Forcément, avec ce premier constat, le scénario a intérêt de suivre. Les choses partent d'ailleurs assez bien, le « jeu » nous contant la vie de Jodie, demoiselle qui a la particularité d'être accompagné depuis sa naissance par une entité invisible (Aiden) irrémédiablement reliée à elle et agissant selon son bon vouloir (majoritairement celui du joueur donc). De la petite enfance à l'âge adulte avec tout un tas d'événements entre deux, on suit donc le vécu d'une miss qui n'a pas trop de bol, versant facilement une larme tous les trois chapitres, le tout dans une chronologie un peu à la
Memento où on passe d'un moment à l'autre de sa vie même si on ne comprendra pas toujours l'utilité du procédé, sans parler qu'on aura parfois tendance à s'y perdre un peu dans ce fouillis malgré l'affichage d'une rapide chronologie à chaque début de chapitre.
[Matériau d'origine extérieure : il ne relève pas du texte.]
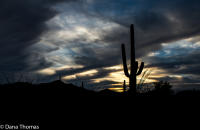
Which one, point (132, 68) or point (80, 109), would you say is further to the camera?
point (132, 68)

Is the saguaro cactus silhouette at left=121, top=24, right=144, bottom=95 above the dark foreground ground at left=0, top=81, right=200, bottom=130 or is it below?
above

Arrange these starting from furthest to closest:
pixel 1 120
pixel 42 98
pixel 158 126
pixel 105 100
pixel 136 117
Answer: pixel 105 100 → pixel 42 98 → pixel 136 117 → pixel 158 126 → pixel 1 120

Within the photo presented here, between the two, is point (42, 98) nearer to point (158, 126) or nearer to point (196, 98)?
point (158, 126)

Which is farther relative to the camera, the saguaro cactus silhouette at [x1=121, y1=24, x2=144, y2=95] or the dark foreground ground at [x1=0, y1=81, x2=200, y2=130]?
the saguaro cactus silhouette at [x1=121, y1=24, x2=144, y2=95]

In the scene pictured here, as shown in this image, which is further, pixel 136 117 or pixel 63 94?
pixel 63 94

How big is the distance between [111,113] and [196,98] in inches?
131

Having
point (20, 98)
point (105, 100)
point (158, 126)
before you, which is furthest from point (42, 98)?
point (158, 126)

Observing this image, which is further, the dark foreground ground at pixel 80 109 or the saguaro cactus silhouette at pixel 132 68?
the saguaro cactus silhouette at pixel 132 68

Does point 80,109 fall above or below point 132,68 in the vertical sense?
below

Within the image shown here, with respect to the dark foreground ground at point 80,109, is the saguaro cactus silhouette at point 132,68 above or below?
above

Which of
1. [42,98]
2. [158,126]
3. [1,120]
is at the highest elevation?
[42,98]

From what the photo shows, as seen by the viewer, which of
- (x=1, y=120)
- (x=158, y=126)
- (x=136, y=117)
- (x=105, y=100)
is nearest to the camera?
(x=1, y=120)

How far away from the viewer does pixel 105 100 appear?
622 cm

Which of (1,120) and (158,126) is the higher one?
(1,120)
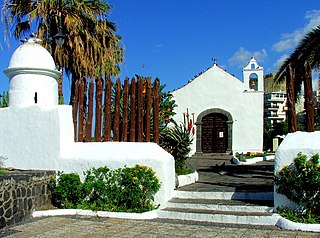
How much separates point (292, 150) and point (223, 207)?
172 centimetres

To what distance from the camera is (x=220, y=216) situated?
22.5 ft

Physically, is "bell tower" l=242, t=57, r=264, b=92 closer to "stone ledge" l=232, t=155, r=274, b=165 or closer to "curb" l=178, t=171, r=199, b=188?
"stone ledge" l=232, t=155, r=274, b=165

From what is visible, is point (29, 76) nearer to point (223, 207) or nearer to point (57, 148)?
point (57, 148)

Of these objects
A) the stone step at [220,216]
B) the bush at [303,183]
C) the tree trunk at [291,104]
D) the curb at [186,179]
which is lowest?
the stone step at [220,216]

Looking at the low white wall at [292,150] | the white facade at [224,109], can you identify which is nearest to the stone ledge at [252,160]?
the white facade at [224,109]

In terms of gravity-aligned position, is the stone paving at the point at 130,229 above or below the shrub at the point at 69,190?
below

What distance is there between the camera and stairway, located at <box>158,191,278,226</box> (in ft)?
22.1

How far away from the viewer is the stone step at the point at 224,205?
278 inches

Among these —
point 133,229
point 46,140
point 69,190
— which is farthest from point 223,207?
point 46,140

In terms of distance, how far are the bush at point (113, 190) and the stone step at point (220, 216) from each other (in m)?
0.50

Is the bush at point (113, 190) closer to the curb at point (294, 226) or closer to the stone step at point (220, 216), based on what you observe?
the stone step at point (220, 216)

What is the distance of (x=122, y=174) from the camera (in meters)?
7.74

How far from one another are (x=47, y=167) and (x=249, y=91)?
59.8 feet

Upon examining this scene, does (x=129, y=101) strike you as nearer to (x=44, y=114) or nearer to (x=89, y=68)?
(x=44, y=114)
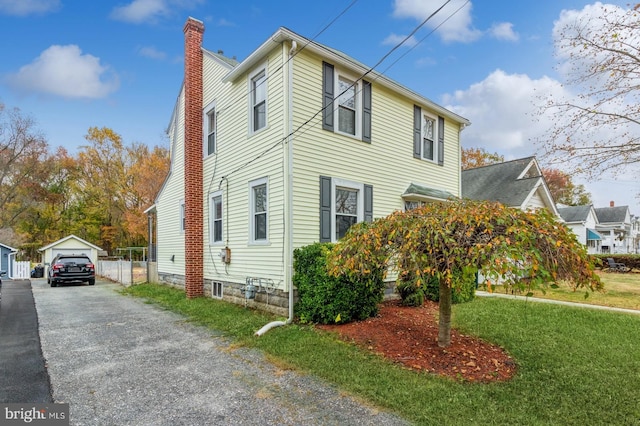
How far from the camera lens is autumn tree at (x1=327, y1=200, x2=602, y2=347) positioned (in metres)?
3.77

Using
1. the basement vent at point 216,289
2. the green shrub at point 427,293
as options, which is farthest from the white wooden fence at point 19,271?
the green shrub at point 427,293

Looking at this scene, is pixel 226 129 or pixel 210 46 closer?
pixel 226 129

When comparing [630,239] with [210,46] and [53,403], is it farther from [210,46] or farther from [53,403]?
[53,403]

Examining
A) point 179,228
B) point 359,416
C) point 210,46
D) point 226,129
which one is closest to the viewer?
point 359,416

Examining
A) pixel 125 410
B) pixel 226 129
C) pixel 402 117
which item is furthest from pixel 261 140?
pixel 125 410

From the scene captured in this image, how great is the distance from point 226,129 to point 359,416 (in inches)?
337

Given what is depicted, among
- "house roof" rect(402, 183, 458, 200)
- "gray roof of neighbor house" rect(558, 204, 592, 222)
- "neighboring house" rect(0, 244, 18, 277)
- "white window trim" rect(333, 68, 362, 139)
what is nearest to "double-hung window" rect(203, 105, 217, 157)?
"white window trim" rect(333, 68, 362, 139)

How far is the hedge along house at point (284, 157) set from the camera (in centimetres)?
773

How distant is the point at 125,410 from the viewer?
11.7ft

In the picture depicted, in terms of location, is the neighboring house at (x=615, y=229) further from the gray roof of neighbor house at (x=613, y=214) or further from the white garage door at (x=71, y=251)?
the white garage door at (x=71, y=251)

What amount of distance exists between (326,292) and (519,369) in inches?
129

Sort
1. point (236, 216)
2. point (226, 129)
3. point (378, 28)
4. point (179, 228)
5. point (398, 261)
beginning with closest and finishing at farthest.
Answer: point (398, 261)
point (378, 28)
point (236, 216)
point (226, 129)
point (179, 228)

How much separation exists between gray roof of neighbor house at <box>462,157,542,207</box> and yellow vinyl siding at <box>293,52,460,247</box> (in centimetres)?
405

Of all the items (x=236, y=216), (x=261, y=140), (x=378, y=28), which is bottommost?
(x=236, y=216)
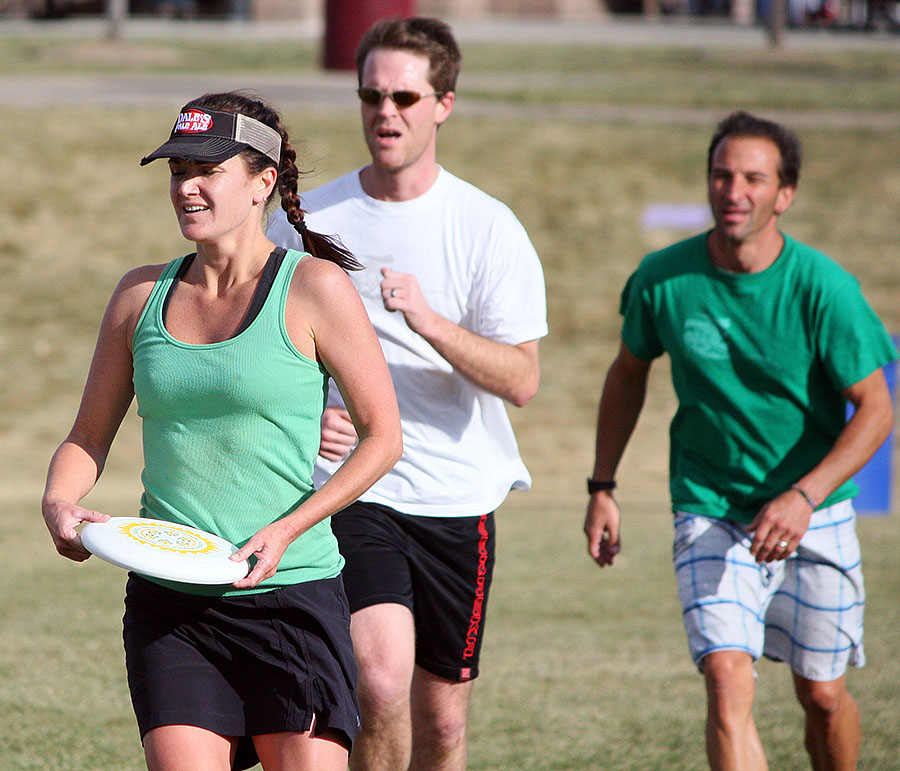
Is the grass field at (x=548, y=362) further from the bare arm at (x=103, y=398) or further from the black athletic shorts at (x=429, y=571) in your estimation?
the bare arm at (x=103, y=398)

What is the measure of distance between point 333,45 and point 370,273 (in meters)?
21.1

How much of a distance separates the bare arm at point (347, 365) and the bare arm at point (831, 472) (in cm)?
154

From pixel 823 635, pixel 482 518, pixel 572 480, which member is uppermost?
pixel 482 518

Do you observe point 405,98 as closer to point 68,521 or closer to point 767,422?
point 767,422

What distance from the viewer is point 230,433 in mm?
3000

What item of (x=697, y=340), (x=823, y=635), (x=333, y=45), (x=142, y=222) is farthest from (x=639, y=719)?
(x=333, y=45)

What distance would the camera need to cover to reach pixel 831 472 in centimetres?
420

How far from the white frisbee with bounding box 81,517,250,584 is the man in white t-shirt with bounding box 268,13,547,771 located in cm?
127

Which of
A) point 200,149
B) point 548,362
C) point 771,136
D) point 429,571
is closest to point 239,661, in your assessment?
point 200,149

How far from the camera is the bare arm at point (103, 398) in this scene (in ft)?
10.3

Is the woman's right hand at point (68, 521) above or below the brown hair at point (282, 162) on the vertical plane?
below

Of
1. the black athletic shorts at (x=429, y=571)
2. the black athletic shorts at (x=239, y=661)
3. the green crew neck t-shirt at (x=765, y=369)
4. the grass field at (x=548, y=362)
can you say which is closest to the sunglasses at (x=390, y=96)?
the green crew neck t-shirt at (x=765, y=369)

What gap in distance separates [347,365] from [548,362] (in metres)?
11.8

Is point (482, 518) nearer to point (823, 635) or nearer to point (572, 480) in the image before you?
point (823, 635)
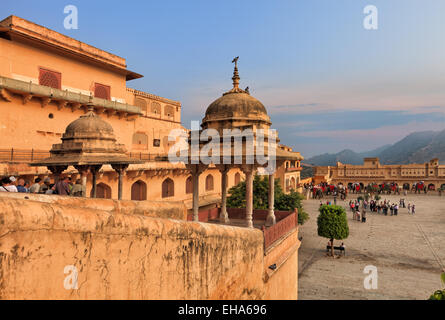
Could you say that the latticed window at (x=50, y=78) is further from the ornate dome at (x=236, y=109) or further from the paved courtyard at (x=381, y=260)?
the paved courtyard at (x=381, y=260)

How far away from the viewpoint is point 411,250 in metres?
19.7

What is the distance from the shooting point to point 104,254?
296cm

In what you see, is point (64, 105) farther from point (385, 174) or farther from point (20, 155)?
point (385, 174)

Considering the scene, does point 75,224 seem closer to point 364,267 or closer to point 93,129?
point 93,129

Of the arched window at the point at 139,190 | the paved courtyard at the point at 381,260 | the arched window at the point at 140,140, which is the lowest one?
the paved courtyard at the point at 381,260

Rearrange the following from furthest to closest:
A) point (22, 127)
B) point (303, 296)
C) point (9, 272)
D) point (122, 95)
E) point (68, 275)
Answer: point (122, 95) < point (22, 127) < point (303, 296) < point (68, 275) < point (9, 272)

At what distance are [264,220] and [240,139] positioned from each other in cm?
422

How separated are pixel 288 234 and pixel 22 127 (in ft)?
47.4

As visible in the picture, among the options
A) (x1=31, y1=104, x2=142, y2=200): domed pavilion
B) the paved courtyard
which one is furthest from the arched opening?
(x1=31, y1=104, x2=142, y2=200): domed pavilion

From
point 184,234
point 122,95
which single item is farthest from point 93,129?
point 122,95

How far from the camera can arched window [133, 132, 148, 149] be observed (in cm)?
2336

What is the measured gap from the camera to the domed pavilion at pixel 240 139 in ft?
31.1

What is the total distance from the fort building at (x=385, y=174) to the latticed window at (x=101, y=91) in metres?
39.2

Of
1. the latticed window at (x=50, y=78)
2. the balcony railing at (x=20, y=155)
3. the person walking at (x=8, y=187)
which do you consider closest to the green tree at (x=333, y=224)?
the balcony railing at (x=20, y=155)
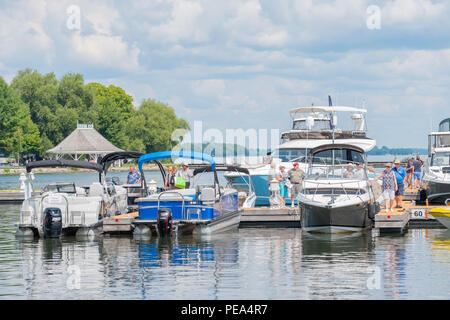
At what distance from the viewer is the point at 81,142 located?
10400 cm

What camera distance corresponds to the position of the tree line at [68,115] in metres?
102

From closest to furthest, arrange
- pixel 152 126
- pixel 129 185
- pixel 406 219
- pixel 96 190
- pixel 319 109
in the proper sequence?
1. pixel 96 190
2. pixel 406 219
3. pixel 129 185
4. pixel 319 109
5. pixel 152 126

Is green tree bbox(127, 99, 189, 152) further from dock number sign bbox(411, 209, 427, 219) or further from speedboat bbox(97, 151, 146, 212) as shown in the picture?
dock number sign bbox(411, 209, 427, 219)

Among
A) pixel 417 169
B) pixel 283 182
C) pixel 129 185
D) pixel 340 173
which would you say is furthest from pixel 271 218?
pixel 417 169

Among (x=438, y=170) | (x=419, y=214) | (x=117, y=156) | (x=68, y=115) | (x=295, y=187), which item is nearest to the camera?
(x=419, y=214)

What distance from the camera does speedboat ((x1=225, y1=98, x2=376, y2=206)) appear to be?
35438 millimetres

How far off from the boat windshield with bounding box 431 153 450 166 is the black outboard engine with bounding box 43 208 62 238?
1804cm

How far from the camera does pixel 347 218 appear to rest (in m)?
23.3

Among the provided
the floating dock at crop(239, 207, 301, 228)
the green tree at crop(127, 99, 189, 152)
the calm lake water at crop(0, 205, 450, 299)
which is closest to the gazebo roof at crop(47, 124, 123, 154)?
the green tree at crop(127, 99, 189, 152)

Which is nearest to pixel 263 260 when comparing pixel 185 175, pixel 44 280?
pixel 44 280

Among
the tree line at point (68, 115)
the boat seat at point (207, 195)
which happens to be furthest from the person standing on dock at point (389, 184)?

Le doublage est en passant réussi (encore plus en VO), la mise en scène d'une certaine qualité et certains personnages sont attachants mais voilà, à mesure qu'on avance, le classicisme pointe un peu le bout de son nez.
Car malgré une tentative pour jouer autour du mystère,
Beyond ne possède pas le scénario du siècle. Ni dans l'espace du jeu vidéo, encore moins dans le domaine du cinéma. On ne va pas spoiler mais la deuxième partie du jeu nous livre peu à peu les clés d'un récit qui s'avère au final moins surprenants que prévu, particulièrement coté rebondissements. Après, évidemment, l'expérience est à prendre dans sa globalité et de ce coté, Cage est tout de même parvenu à livrer sa fameuse « émotion », avec quelques séquences qu'on peut qualifier de marquantes et/ou intéressantes à vivre. Dommage que le tout soit parfois entrecoupé de chapitres où le niveau baisse drastiquement. On pourra parler d'une certaine forme d'expérience qui reste à l'appréciation de chacun. Si vous êtes du genre à verser une larmichette pour un rien et que vous parvenez à facilement rentrer dans la peau du personnage (plus facile pour une fille donc), le titre pourra facilement vous happer et vous faire vivre des moments rarement vécus dans le jeu vidéo. En revanche, si vous vous contrefoutez de savoir ce que ressent une petite fille devant sa poupée ou si, adolescente, vous devez embrasser ou non le garçon au premier slow, va y avoir plus d'un joueur qui risque de rester sur le bas-coté.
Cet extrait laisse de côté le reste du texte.